February 14th, 2014 will mark the second global action day within the “One Billion Rising” campaign. “One Billion Rising” is a global campaign addressing women who have been victimized by violence or who’s loved ones have. It is a global call for “one billion women” to leave their homes and workplaces to rise for ending violence against women. The “one billion” stands for the UN statistic which reveals that about one third of the women of the world have been subject to violence at least once in their life. An essential part of the rallies and happenings in connection with “One Billion Rising” is a dance specially choreographed for the campaign. It is danced to Tena Clark’s song “Break The Chain” and taught by the organizers or a hired dance instructor at nearly every “One Billion Rising” event.

The events are directly linked to the V(agina)-Action-Day of 1998, as February 14th, 2013 marked the 15th anniversary of this campaign. One trigger for the 1998 action day was a statement of the US republican politician Todd Akin, saying that abortion should never be tolerated, not even in the case of rape. He explained that woman’s body was not capable of becoming pregnant through rape, ergo if the woman does not enjoy it. The alternative title “V-Day” which is often used for “One Billion Rising” events is a direct homage to the women who stood up after this statement. In 2013 there were “One Billion Rising” events in 207 different countries, supported by 5000 different organisations, celebrities like Charlize Theron, Yoko-Ono and Anne Hathaway, as well as politicians like for example Nancy Pelosi (US democratic party), Michelle Bachelet (Director of UN-Women) and Ban Ki-moon (UN general secretary) who made his support very clear stating that “this has to be a day, followed by action”.

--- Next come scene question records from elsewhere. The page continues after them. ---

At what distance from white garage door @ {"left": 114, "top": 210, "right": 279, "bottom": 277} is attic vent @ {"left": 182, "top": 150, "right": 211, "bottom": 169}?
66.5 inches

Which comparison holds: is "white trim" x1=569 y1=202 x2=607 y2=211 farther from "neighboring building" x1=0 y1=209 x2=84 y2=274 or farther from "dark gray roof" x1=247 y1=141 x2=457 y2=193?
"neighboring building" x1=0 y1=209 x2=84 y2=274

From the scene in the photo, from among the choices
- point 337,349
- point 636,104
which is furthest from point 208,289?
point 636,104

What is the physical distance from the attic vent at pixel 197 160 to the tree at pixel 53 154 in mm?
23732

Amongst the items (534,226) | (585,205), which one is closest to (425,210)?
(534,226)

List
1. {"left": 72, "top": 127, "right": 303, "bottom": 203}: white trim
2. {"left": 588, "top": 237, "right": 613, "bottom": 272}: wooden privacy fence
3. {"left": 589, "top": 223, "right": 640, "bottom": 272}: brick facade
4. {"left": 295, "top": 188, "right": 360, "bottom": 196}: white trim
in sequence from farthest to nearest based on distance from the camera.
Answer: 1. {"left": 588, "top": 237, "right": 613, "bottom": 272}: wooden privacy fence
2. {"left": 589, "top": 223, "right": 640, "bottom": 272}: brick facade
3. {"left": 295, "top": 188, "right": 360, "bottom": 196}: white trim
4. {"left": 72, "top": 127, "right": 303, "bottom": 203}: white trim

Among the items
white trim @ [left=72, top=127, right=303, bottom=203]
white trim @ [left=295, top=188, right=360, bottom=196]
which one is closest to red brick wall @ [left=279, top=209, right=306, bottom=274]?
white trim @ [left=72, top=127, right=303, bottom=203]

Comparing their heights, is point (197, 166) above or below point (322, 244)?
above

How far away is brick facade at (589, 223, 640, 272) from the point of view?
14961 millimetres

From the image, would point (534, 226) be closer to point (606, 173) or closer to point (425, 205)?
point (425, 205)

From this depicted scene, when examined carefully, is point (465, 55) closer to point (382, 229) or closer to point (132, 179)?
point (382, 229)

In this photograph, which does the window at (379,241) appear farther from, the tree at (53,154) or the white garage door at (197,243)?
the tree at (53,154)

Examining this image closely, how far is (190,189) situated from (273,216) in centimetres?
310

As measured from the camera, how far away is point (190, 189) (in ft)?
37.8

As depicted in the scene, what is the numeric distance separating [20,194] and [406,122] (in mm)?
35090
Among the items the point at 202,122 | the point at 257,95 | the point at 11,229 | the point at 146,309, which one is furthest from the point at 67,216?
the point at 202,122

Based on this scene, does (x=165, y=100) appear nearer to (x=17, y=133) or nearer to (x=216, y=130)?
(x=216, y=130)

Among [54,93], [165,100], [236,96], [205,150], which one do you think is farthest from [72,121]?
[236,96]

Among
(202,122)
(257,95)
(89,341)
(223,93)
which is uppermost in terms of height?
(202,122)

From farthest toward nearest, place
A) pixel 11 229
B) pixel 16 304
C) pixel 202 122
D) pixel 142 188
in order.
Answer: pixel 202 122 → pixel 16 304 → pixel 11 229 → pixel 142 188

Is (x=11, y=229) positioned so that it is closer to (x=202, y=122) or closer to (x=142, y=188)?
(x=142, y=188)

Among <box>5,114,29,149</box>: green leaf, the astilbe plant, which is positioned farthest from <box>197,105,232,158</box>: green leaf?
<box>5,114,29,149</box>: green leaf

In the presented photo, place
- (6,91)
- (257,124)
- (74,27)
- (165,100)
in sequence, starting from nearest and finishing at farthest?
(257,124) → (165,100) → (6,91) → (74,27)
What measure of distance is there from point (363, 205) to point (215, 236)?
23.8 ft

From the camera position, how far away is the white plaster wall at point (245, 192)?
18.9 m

The Organization for Gender Civic Engagement and Youth Development (OGCEYOD) has been organizing the One Billion Rising Campaign since 2014. This past years the focus has been on women groups under the Women Empowerment Centre. They were brought together and schooled on domestic violence with focus sexual violence and breast ironing as well as legal advice available to victims. The day it self (14th February) was a platform for the women to come out of the box and share their experiences. The day was comprised of speech making, music and particularly the break the chain song and its choreography which signifies and promotes freedom for women. This year we targeted the 900 students in Saker Baptist College which we know are all female and even the female staff of the school. We gave a brief history as to what the day was all about, explain to students the different forms of violence, how it is perpetrated, by who and how it can be addressed. We did a mob dance in the school premises by the students, trainers, staff of OGCEYOD and the female staff. The whole event was fun but an educative one for the girls of the institution.